Re:ah, a true geek (3, Funny)

poena.dare (306891) | more than 5 years ago | (#27092523)

Everyone knows that empty buses are constantly creating and destroying virtual passengers. You obviously were asleep in class the day they covered Kramden diagrams.

Re:ah, a true geek (1)

Alzheimers (467217) | more than 5 years ago | (#27095137)

The virtual passengers aren't destroyed, they're just sent to the moon. Bang-zoom, to the moon.

Re:i am not happy with this story summary (0)

Anonymous Coward | more than 5 years ago | (#27092215)

Where's the "whoosh" moderation when you need it?

Re:i am not happy with this story summary (2, Insightful)

NudeAvenger (1391803) | more than 5 years ago | (#27092041)

logic puzzle: "it was the bus' last stop - the bus driver got off"

Re:i am not happy with this story summary (1)

kennykb (547805) | more than 5 years ago | (#27092437)

bus driver: "Where's the toilet?"

Re:i am not happy with this story summary (1)

steelfood (895457) | more than 5 years ago | (#27093677)

Everybody else: "Where did the driver go?"

Re:i am not happy with this story summary (1)

morgan_greywolf (835522) | more than 5 years ago | (#27093793)

computer scientist: "run the bus through the debugger and watch for fence post errors!"

Re:i am not happy with this story summary (0)

Anonymous Coward | more than 5 years ago | (#27095059)

== RECORDED DATA ==
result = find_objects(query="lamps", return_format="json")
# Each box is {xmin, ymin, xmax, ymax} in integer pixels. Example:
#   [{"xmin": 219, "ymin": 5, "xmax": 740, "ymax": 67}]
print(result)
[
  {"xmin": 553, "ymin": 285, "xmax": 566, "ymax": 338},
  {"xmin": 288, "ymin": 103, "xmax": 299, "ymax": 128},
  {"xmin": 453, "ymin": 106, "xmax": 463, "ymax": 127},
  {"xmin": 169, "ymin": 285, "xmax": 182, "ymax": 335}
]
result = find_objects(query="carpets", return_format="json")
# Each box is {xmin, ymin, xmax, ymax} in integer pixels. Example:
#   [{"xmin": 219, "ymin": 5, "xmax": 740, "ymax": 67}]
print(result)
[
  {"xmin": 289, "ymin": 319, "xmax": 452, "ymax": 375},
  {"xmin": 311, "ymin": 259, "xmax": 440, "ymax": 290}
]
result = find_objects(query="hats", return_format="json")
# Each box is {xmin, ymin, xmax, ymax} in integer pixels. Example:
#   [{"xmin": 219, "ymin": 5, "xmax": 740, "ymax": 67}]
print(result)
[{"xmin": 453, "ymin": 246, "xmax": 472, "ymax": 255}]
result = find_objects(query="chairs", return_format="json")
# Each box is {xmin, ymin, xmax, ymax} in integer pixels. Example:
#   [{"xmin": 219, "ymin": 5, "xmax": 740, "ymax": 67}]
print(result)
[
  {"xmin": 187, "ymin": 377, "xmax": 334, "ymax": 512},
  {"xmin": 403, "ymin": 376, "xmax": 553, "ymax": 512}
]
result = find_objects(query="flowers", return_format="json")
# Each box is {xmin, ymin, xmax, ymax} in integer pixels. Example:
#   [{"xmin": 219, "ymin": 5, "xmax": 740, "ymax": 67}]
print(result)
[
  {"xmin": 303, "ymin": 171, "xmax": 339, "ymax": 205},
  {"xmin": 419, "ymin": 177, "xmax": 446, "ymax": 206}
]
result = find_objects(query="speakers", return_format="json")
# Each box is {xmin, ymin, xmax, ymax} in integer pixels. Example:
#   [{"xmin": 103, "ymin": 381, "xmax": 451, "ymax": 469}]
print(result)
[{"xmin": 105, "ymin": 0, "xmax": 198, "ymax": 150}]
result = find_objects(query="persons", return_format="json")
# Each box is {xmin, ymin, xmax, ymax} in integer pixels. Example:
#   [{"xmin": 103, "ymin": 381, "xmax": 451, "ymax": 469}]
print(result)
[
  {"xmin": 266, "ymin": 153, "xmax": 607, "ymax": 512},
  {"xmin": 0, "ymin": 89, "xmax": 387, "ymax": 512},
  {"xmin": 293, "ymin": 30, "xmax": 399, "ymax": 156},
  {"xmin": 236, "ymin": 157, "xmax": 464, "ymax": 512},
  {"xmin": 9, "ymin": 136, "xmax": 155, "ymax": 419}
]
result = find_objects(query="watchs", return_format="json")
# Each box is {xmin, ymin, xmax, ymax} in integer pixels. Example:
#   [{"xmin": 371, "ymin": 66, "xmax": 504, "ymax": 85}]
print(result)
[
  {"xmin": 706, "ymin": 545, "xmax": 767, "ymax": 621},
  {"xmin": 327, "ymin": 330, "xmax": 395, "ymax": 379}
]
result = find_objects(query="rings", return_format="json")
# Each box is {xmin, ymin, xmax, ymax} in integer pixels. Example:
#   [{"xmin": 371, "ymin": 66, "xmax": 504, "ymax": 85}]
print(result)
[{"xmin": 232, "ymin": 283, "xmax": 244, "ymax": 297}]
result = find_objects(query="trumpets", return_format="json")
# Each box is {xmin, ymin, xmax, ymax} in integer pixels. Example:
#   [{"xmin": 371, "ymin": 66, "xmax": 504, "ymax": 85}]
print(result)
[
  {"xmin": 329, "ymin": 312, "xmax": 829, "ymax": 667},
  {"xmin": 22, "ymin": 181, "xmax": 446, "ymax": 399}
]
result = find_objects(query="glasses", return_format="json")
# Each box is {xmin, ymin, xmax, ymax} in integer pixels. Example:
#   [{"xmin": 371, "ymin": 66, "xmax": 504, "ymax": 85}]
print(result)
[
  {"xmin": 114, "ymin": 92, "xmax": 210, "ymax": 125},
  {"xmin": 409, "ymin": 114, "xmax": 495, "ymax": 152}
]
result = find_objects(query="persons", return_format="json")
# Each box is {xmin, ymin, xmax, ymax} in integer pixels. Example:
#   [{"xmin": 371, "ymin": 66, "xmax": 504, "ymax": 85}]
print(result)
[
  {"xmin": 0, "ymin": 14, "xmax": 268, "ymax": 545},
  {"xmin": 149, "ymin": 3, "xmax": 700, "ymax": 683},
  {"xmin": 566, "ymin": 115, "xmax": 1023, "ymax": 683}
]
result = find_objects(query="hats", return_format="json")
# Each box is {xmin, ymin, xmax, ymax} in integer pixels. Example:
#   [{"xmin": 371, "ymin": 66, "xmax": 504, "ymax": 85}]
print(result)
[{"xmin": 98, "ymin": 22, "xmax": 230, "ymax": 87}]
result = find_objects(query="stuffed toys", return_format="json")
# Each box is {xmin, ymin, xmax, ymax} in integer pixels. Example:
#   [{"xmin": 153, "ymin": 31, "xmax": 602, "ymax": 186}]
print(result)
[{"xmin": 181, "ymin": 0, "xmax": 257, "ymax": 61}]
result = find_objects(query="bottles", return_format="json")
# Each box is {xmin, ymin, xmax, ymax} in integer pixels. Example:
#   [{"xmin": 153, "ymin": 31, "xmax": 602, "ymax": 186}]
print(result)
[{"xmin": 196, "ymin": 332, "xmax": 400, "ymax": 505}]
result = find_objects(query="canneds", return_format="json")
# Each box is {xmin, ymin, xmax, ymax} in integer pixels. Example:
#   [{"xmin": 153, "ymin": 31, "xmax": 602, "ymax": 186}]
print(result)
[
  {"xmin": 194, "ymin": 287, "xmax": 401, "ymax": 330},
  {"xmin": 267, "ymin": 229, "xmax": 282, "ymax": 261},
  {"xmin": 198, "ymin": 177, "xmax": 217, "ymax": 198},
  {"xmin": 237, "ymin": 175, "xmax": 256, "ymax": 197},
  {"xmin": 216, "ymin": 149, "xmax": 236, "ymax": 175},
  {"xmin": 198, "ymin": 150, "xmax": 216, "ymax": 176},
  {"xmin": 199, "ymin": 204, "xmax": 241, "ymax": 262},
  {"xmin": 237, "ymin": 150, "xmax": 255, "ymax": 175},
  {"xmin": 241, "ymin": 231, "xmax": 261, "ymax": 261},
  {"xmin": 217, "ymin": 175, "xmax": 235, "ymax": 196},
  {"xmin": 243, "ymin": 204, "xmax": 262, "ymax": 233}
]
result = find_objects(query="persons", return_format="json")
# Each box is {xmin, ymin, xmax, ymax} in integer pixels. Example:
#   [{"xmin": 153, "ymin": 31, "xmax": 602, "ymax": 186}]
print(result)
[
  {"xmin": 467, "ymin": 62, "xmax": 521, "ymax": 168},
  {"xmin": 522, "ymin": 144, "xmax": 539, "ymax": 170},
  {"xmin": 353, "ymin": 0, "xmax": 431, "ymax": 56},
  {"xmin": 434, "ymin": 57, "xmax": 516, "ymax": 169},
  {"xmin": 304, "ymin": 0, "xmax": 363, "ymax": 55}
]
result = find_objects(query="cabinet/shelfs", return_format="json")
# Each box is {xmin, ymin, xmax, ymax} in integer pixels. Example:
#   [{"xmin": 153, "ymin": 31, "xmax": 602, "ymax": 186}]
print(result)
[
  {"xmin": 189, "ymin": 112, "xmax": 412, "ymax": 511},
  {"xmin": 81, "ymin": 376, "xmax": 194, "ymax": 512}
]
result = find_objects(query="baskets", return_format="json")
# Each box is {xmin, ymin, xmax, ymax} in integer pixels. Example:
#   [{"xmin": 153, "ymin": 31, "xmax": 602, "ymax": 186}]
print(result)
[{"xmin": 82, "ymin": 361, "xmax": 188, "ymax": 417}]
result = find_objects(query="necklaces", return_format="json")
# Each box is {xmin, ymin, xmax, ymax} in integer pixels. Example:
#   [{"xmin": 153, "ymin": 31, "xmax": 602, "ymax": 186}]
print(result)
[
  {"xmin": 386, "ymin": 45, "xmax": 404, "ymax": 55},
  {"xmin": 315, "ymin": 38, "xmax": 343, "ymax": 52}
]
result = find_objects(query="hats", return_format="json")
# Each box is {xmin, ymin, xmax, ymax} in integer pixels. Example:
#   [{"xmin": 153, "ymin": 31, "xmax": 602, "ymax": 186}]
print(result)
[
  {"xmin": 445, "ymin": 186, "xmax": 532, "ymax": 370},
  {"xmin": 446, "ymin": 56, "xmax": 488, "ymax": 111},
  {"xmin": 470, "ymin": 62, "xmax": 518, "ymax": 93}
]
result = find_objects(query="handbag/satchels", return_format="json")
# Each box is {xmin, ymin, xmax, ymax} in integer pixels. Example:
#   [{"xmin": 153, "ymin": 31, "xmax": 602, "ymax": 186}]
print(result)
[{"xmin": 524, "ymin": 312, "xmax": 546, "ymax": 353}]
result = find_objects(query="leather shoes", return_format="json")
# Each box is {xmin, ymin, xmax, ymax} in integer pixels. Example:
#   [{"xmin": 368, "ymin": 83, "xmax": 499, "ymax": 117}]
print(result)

== EXERCISE GOAL ==
Write out the comment thread word for word, starting at "Anonymous Coward | more than 5 years ago | (#27092215)" and continuing up to and including "ago | (#27092041)".

== EXERCISE RESPONSE ==
Anonymous Coward | more than 5 years ago | (#27092215)

Where's the "whoosh" moderation when you need it?

Re:i am not happy with this story summary (2, Insightful)

NudeAvenger (1391803) | more than 5 years ago | (#27092041)